## Start SOURCE EXCERPT

Re: [PATCH v2] mm: terminate shrink_slab loop if signal is pending

From: Michal Hocko
Date: Fri Dec 08 2017 - 06:48:16 EST


On Fri 08-12-17 20:36:16, Tetsuo Handa wrote:
> On 2017/12/08 17:22, Michal Hocko wrote:
> > On Thu 07-12-17 17:23:05, Suren Baghdasaryan wrote:
> >> Slab shrinkers can be quite time consuming and when signal
> >> is pending they can delay handling of the signal. If fatal
> >> signal is pending there is no point in shrinking that process
> >> since it will be killed anyway.
> >
> > The thing is that we are _not_ shrinking _that_ process. We are
> > shrinking globally shared objects and the fact that the memory pressure
> > is so large that the kswapd doesn't keep pace with it means that we have
> > to throttle all allocation sites by doing this direct reclaim. I agree
> > that expediting killed task is a good thing in general because such a
> > process should free at least some memory.
>
> But doesn't doing direct reclaim mean that allocation request of already
> fatal_signal_pending() threads will not succeed unless some memory is
> reclaimed (or selected as an OOM victim)? Won't it just spin the "too
> small to fail" retry loop at full speed in the worst case?

Well, normally kswapd would do the work on the background. But this
would have to be carefully evaluated. That is why I've said "expedite"
rather than skip.

> >> This change checks for pending
> >> fatal signals inside shrink_slab loop and if one is detected
> >> terminates this loop early.
> >
> > This changelog doesn't really address my previous review feedback, I am
> > afraid. You should mention more details about problems you are seeing
> > and what causes them. If we have a shrinker which takes considerable
> > amount of time them we should be addressing that. If that is not
> > possible then it should be documented at least.
>
> Unfortunately, it is possible to be get blocked inside shrink_slab() for so long
> like an example from http://lkml.kernel.org/r/1512705038.7843.6.camel@xxxxxxxxx .

As I've said any excessive shrinker should definitely be evaluated.
--
Michal Hocko
SUSE Labs

## End SOURCE EXCERPT
## Start MATERIAL PROVIDED

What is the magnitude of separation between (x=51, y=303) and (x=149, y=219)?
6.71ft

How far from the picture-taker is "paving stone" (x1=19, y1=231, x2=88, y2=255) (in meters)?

## End MATERIAL PROVIDED

__EXERCISE 1__.
Name every person in the shrink_slab patch thread whose words are quoted or who writes a message.
__EXERCISE 2__.
In the shrink_slab patch thread, what reason does Michal Hocko give for throttling all allocation sites through direct reclaim?
__EXERCISE 3__.
Using the shrink_slab patch thread, answer each question:
(a) On what date and at what time was Michal Hocko's message sent?
(b) What organization appears under Michal Hocko's name at the end?
(c) What does the proposed change do when it detects a pending fatal signal inside the shrink_slab loop?
The material comes from a different source than the shrink_slab patch thread.

__SOLUTION 1__.
Michal Hocko, Tetsuo Handa, Suren Baghdasaryan

__SOLUTION 2__.
The memory pressure is so large that kswapd doesn't keep pace with it. Because of this, all allocation sites have to be throttled by doing direct reclaim on the globally shared objects.

__SOLUTION 3__.
(a) Fri Dec 08 2017 - 06:48:16 EST
(b) SUSE Labs
(c) It terminates the loop early.